The need for mass testing was felt as the number of active cases in the state reached 245, while 12 persons have died so far and 73 others were discharged after treatment, as on Monday.

The antibody test is relatively cheaper and faster as compared to the PCR test, which is currently the standard test being carried out across the country to detect COVID-19 cases. But antibody tests cannot specify whether an individual has contacted coronavirus. It can only pick up an early infection of any virus even in an asymptomatic person, thus helping doctors to identify people who need further screening for COVID-19.

“Rapid tests will be conducted at hotspots, clusters, containment zones or as surveillance tools for epidemiological purposes in areas where cases have not been reported so far,” the state health department said in an advisory.

The department further directed all the 14 hospitals and testing labs not to “instantaneously” reveal the result of the rapid tests to the persons who will be tested.

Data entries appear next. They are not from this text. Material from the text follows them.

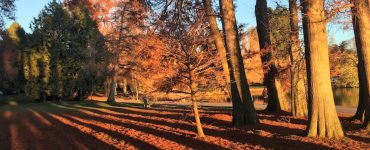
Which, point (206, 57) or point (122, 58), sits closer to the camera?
point (206, 57)

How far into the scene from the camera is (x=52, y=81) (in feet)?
149

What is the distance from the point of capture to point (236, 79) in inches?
607

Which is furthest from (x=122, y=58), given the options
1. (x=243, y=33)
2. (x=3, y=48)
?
(x=3, y=48)

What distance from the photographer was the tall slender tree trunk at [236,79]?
50.1 feet

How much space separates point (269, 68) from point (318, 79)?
29.1ft

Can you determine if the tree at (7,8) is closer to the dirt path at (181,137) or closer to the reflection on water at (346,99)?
the dirt path at (181,137)

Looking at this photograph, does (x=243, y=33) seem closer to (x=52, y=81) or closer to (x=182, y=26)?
(x=182, y=26)

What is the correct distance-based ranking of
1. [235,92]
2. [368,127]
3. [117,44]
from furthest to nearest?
[117,44] < [235,92] < [368,127]

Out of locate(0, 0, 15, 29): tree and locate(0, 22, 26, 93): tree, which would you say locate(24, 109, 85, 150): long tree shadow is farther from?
locate(0, 22, 26, 93): tree

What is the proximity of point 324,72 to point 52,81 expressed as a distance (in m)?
38.3

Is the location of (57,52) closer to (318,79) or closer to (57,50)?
(57,50)

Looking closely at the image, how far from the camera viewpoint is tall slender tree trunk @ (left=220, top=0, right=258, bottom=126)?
15.3 metres

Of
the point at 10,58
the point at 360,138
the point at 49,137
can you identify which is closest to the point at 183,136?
the point at 49,137

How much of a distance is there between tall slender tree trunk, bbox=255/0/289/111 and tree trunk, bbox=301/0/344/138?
332 inches
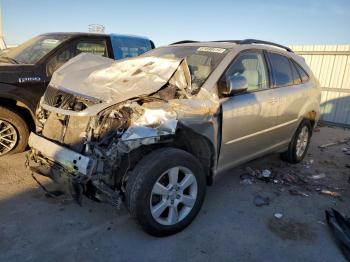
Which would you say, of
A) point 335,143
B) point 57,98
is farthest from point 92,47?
point 335,143

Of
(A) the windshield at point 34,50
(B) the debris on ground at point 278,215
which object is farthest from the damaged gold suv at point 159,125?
(A) the windshield at point 34,50

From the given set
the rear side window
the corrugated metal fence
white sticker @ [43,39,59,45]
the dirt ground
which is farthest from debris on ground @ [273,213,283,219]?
the corrugated metal fence

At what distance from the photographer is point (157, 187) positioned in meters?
2.90

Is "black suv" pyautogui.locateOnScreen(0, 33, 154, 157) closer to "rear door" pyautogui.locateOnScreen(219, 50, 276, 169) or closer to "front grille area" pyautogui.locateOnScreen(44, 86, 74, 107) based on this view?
"front grille area" pyautogui.locateOnScreen(44, 86, 74, 107)

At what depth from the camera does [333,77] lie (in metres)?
9.75

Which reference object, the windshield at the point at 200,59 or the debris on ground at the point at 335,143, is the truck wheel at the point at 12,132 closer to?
the windshield at the point at 200,59

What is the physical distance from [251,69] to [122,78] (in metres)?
1.64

It said the gag order is aimed at preventing any “panic mongering.”

The department will also start pool testing of samples in low-risk zones which have so far reported two per cent or lesser cases, sources said. For pool testing, samples of five possible asymptomatic suspects are pooled and tested together. A negative result will prove that all five samples in the pool are negative and a positive result will require further tests of all five samples separately.

The state government’s effort to ramp up surveillance came after it received flak from the opposition, which accused it of trying to “hush up” the actual COVID-19 situation in the state by not conducting enough tests.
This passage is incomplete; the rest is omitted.